At PG&E, “rating triggers created a tangled web of cross defaults,” she notes. A downgrade allowed banks to stop funding the utility’s commercial paper, which, when unpaid, triggered defaults on floating-rate notes, unsecured senior notes, pollution-control bonds, and medium-term notes. The California Power Exchange also demanded collateral for all power trades. The utility filed for bankruptcy, turning commercial-paper holders into unsecured claim holders.
From now on, says a report written by Stumpp, “we will incorporate the serious negative consequences of those triggers in our ratings and in our research”–meaning that Moody’s will evaluate whether a company can survive a downgrade. “We are going to assume the triggers are triggered.
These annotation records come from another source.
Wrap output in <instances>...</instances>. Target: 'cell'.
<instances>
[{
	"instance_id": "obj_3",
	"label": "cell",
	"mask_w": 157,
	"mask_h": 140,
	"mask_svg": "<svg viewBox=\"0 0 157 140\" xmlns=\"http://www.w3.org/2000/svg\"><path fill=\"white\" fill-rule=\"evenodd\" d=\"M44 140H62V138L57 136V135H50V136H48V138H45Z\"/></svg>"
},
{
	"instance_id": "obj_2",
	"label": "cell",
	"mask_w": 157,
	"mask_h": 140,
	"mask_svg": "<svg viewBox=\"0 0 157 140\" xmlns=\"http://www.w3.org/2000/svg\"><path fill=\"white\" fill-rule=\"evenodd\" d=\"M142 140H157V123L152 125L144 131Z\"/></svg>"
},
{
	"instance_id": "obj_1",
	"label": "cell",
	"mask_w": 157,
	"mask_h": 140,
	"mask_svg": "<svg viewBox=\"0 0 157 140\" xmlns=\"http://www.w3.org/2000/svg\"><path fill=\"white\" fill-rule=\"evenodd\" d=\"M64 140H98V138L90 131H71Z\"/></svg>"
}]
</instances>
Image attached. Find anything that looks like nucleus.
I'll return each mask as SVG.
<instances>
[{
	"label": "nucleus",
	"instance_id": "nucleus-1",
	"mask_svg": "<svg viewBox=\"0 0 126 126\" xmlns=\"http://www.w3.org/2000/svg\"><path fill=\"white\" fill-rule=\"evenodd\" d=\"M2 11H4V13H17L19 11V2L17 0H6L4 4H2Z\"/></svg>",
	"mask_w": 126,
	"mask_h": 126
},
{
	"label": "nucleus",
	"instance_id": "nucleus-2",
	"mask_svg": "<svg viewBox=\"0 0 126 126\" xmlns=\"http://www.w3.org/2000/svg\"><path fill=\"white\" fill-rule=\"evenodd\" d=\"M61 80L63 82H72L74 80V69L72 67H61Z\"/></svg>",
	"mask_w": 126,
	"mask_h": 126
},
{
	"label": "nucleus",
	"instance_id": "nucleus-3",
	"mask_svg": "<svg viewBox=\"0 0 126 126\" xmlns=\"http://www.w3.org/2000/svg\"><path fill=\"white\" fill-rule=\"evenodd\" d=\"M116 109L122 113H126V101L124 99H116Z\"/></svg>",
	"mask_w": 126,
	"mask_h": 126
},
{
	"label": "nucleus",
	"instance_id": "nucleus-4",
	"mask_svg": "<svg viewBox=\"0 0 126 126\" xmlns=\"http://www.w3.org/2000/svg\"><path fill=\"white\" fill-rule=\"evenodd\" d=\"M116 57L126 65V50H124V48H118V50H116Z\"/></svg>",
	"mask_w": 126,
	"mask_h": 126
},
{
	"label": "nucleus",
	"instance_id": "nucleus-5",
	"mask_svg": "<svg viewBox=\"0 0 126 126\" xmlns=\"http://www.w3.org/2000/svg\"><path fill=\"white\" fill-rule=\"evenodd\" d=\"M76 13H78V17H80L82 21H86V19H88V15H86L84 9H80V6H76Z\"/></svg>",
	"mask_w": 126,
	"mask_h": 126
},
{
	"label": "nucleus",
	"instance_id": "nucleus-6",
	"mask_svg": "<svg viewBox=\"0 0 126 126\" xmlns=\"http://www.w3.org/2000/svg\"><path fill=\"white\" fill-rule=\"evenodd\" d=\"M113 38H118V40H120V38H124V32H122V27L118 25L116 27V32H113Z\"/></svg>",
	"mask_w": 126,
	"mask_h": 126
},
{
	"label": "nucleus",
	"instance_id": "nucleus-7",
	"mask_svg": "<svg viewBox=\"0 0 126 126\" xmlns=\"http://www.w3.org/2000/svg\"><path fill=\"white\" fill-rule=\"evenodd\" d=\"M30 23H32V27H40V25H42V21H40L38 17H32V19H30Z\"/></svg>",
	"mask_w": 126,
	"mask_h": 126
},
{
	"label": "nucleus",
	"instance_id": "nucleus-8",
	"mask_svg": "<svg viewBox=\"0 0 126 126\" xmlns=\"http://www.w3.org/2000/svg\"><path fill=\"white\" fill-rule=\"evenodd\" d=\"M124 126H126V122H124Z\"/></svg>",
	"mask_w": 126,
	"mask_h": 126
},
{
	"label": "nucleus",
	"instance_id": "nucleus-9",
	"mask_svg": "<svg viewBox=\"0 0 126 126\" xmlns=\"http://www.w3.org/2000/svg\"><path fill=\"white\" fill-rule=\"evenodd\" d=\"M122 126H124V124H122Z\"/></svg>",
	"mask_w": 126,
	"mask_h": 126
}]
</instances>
The issuer has to have the wherewithal to repay the resulting debt obligations to survive the consequences of the trigger and meet debt-service obligations without relying on the backup line,” she explains.
Standard & Poor’s Corp.’s Solomon B. Samson agrees with Moody’s assessment of the dangers, but says his agency is taking a more cautious approach. For example, if a company with a long-standing BBB- rating (the lowest investment grade) decides to adopt financing that includes triggers, a downgrade would instantly set the triggers off. “Then we’re not providing information about the risk, we’re just blowing it away,” says Samson, calling that result “a paradox.”
S&P is surveying all investment-grade corporate clients about the use of triggers, and will issue its findings as soon as possible. In the meantime, says Samson, “people might start taking triggers out.”
Indeed, Houston-based El Paso Corp. has already responded to Moody’s stepped-up scrutiny, announcing that it plans to “eliminate or renegotiate the ratings triggers” in certain financings.